As this problem is NP-hard[2], it's unlikely any efficient algorithm can compute an optimally small CFG for any given string. Instead, one can ask for an efficient algorithm that always gives a solution whose size is some small multiplicative ratio of the optimal solution. If the ratio is always at most f(n), then such an algorithm is called a f(n)-approx algorithm.
A variety of such algorithms are known.
Implementations of the following algorithms are provided:
- BISECTION: The O((n/log(n))^0.5)-approx algorithm described in [1].
- LEHMAN1: The O((log(n))^3)-approx algorithm described on pages 15-17 of [2].
- SAKAMOTO: The O(log(n))-approx algorithm described in [3].
- EXHAUSTIVE: A naive brute-force, exponential-time algorithm (used for comparison).
[1] J. C. Kieffer, E. h.

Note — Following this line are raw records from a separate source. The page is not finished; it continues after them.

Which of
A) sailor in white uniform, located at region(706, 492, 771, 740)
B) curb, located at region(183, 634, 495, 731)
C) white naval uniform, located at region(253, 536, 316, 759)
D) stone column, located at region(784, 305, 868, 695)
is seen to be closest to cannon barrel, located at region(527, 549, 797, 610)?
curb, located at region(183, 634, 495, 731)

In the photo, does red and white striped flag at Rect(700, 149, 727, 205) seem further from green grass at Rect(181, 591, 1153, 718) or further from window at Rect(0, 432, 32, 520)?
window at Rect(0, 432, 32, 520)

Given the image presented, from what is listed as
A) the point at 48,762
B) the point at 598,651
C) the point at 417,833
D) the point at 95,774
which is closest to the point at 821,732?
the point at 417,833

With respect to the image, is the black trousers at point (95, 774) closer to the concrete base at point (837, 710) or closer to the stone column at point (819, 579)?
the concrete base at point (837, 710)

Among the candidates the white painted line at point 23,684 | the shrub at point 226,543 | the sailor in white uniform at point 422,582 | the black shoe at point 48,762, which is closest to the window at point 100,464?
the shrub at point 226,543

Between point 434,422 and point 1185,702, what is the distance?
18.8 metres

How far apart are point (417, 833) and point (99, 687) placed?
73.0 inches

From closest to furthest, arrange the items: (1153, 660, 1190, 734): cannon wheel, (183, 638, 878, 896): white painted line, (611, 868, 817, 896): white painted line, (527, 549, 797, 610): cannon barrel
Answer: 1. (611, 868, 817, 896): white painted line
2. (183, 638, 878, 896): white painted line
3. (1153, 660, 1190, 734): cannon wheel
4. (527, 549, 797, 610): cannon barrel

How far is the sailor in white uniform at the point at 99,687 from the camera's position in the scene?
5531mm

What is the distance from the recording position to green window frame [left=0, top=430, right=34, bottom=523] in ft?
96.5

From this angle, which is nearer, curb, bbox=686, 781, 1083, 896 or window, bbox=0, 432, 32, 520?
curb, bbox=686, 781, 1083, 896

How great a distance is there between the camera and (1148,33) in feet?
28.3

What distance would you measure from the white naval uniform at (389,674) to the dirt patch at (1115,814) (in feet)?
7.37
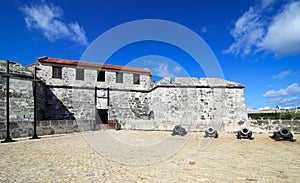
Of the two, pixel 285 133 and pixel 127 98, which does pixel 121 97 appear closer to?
pixel 127 98

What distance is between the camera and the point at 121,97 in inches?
821

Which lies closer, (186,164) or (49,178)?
(49,178)

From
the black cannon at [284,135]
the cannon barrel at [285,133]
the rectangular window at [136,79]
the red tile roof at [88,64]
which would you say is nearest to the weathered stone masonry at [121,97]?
the red tile roof at [88,64]

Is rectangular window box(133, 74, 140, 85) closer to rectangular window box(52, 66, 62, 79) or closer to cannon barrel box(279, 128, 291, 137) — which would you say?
rectangular window box(52, 66, 62, 79)

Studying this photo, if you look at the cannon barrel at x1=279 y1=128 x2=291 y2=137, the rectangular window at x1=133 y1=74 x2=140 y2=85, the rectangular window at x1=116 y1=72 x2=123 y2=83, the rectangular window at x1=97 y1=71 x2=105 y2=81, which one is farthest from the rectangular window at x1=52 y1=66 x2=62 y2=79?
the cannon barrel at x1=279 y1=128 x2=291 y2=137

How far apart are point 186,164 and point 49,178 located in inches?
130

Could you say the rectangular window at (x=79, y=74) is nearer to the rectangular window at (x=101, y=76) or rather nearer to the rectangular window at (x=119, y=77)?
the rectangular window at (x=101, y=76)

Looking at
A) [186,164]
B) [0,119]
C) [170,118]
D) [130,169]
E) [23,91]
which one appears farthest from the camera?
[170,118]

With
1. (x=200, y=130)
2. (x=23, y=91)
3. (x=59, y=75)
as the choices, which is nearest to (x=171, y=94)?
(x=200, y=130)

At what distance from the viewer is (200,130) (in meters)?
14.8

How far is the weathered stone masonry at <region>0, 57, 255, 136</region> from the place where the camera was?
17.9m

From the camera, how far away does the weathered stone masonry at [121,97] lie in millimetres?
17859

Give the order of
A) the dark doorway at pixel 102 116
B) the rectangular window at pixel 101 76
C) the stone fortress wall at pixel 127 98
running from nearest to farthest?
the stone fortress wall at pixel 127 98
the dark doorway at pixel 102 116
the rectangular window at pixel 101 76

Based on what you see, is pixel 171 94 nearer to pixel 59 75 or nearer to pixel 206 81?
pixel 206 81
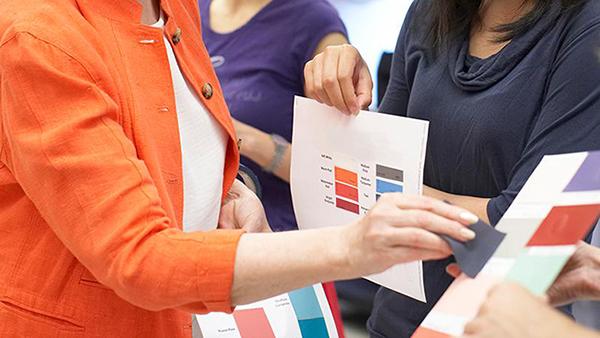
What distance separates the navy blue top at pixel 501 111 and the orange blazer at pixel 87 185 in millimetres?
520

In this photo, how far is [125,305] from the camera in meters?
1.34

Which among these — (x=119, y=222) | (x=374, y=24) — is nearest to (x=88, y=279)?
(x=119, y=222)

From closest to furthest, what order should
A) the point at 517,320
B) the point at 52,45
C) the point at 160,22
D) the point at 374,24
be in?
the point at 517,320 < the point at 52,45 < the point at 160,22 < the point at 374,24

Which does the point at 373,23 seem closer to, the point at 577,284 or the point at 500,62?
the point at 500,62

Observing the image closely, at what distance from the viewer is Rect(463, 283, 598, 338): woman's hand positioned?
955 mm

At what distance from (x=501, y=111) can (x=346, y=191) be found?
288 millimetres

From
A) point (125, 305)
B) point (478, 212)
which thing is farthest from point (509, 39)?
point (125, 305)

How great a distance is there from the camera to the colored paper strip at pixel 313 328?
1.62 m

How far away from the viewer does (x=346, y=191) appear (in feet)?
5.11

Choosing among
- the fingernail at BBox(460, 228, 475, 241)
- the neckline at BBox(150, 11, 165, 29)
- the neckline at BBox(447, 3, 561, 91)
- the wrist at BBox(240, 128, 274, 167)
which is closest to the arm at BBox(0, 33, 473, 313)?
the fingernail at BBox(460, 228, 475, 241)

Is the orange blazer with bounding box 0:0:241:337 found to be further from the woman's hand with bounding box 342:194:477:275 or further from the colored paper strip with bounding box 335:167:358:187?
the colored paper strip with bounding box 335:167:358:187

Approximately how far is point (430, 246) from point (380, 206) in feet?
0.26

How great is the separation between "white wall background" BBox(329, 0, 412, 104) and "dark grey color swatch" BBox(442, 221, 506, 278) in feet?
11.7

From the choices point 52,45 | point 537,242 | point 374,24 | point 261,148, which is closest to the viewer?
point 537,242
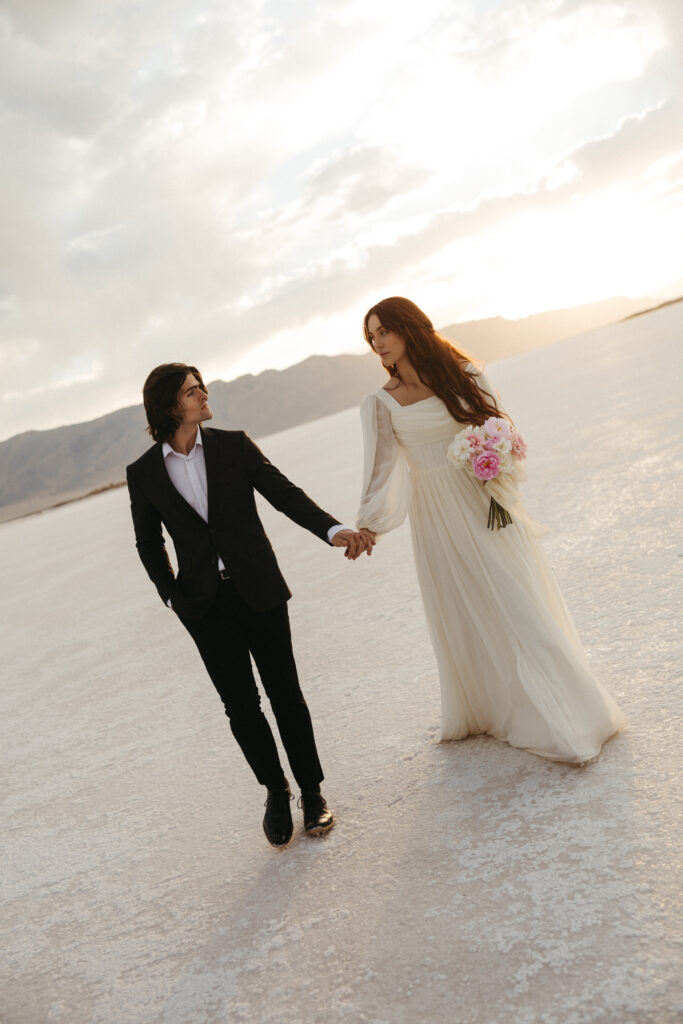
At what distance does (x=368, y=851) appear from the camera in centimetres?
307

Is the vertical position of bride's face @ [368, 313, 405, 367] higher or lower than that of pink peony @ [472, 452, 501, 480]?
higher

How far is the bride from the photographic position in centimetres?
335

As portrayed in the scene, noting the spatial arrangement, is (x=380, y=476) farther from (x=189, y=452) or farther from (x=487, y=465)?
(x=189, y=452)

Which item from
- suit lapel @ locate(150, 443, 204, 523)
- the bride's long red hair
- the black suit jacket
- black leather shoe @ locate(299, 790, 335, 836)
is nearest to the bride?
the bride's long red hair

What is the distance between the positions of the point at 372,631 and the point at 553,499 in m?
3.41

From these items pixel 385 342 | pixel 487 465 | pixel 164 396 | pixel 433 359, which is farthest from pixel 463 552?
pixel 164 396

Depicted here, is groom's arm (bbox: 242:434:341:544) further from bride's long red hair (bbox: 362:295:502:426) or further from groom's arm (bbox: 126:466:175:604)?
bride's long red hair (bbox: 362:295:502:426)

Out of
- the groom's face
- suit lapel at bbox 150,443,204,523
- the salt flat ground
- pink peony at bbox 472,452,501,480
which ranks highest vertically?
the groom's face

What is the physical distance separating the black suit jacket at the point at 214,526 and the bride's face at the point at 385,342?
72 centimetres

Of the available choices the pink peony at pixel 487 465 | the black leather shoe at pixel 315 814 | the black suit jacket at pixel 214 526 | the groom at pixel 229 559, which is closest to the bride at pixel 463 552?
the pink peony at pixel 487 465

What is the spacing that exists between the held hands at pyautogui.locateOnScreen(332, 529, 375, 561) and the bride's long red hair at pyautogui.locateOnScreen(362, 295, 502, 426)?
667mm

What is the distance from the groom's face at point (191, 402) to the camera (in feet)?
10.5

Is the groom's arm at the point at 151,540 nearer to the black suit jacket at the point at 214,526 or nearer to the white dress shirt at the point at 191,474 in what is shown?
the black suit jacket at the point at 214,526

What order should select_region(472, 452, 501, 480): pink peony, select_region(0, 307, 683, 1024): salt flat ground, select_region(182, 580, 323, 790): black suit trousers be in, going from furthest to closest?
select_region(472, 452, 501, 480): pink peony
select_region(182, 580, 323, 790): black suit trousers
select_region(0, 307, 683, 1024): salt flat ground
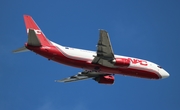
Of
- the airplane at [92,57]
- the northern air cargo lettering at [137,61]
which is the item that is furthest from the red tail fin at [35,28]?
the northern air cargo lettering at [137,61]

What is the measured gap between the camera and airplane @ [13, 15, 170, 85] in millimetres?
64812

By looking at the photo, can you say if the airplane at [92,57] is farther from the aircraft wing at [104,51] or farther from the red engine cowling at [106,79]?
the red engine cowling at [106,79]

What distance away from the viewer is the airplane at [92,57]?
64812mm

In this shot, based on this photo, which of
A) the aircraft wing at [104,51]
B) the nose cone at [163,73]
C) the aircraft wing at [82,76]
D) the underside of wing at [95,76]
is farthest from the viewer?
the underside of wing at [95,76]

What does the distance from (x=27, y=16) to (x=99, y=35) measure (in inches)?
597

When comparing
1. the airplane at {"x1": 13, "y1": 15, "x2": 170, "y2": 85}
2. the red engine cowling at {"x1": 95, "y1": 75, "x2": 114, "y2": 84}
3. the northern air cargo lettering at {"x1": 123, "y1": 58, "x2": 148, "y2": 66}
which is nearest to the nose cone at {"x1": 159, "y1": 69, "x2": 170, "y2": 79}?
the airplane at {"x1": 13, "y1": 15, "x2": 170, "y2": 85}

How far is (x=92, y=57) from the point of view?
69625mm

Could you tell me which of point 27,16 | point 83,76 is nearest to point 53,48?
point 27,16

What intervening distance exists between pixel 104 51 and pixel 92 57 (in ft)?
12.3

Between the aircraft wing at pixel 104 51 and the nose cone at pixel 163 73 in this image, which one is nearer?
the aircraft wing at pixel 104 51

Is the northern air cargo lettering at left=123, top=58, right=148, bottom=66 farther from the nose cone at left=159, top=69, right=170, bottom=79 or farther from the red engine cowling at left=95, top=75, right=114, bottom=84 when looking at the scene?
the red engine cowling at left=95, top=75, right=114, bottom=84

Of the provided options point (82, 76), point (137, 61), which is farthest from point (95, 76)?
point (137, 61)

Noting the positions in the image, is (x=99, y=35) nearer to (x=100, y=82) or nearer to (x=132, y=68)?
(x=132, y=68)

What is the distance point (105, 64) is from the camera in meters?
69.4
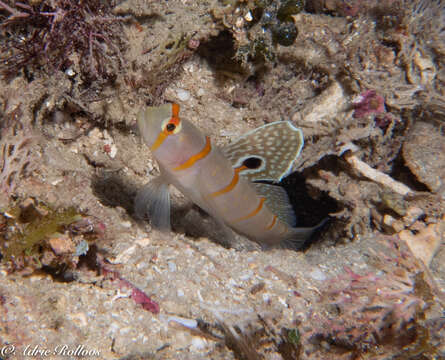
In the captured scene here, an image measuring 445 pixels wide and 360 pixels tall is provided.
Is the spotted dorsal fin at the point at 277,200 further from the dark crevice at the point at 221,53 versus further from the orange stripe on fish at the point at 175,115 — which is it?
the dark crevice at the point at 221,53

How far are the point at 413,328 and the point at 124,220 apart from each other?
2819mm

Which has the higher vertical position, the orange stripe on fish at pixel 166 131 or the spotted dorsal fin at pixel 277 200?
the orange stripe on fish at pixel 166 131

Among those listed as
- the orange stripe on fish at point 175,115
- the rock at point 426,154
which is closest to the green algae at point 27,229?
the orange stripe on fish at point 175,115

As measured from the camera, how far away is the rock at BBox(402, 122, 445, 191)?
3758 millimetres

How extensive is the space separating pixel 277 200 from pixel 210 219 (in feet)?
4.13

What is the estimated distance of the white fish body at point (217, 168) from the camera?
2.73m

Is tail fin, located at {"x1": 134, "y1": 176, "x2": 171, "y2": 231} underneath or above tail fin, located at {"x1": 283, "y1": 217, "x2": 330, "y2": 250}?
above

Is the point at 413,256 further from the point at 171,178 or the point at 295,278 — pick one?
the point at 171,178

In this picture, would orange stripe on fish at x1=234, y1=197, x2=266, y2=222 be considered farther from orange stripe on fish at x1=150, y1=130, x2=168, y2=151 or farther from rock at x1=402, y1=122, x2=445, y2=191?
rock at x1=402, y1=122, x2=445, y2=191

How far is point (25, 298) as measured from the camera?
227 cm

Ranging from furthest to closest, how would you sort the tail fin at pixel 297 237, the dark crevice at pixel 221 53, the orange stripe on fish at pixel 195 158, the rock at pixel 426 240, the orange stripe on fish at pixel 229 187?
1. the dark crevice at pixel 221 53
2. the tail fin at pixel 297 237
3. the rock at pixel 426 240
4. the orange stripe on fish at pixel 229 187
5. the orange stripe on fish at pixel 195 158

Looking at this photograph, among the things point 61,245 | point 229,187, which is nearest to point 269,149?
point 229,187

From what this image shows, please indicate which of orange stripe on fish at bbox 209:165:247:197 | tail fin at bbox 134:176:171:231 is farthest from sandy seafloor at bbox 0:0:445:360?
orange stripe on fish at bbox 209:165:247:197

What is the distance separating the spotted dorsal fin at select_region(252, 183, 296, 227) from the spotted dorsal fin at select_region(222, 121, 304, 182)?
27 cm
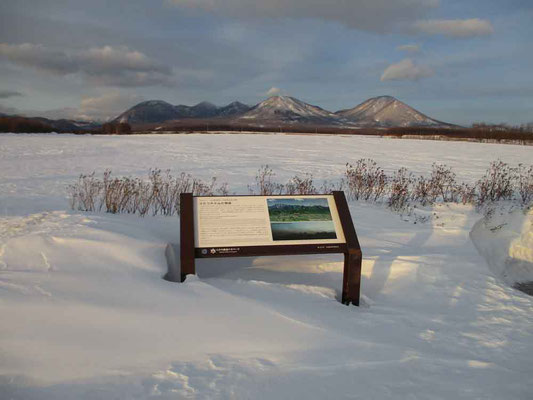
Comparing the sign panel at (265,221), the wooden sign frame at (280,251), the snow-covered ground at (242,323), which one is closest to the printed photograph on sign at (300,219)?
the sign panel at (265,221)

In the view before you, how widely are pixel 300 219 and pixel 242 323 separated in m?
1.58

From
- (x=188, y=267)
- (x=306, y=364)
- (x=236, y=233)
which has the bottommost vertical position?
(x=306, y=364)

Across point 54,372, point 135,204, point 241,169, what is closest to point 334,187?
point 241,169

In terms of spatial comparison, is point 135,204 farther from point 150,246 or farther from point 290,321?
point 290,321

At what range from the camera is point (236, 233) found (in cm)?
460

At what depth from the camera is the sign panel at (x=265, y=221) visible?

Yang, G. J. Nelson, P. Cosman, Universal lossless compression via multilevel pattern matching, IEEE Transactions on Information Theory, 46(5), 1227--1245, 2000.
[2] M. Charikar, E. Lehman, A. Lehman, D. Liu, R. Panigrahy, M. Prabhakaran, A. Sahai, a. shelat, The smallest grammar problem, IEEE Transactions on Information Theory, 51(7), 2554--2576, 2005.
[3] H. Sakamoto, A fully linear-time approximation algorithm for grammar-based compression, Combinatorial Pattern Matching 2003, LNCS 2676, 348--360.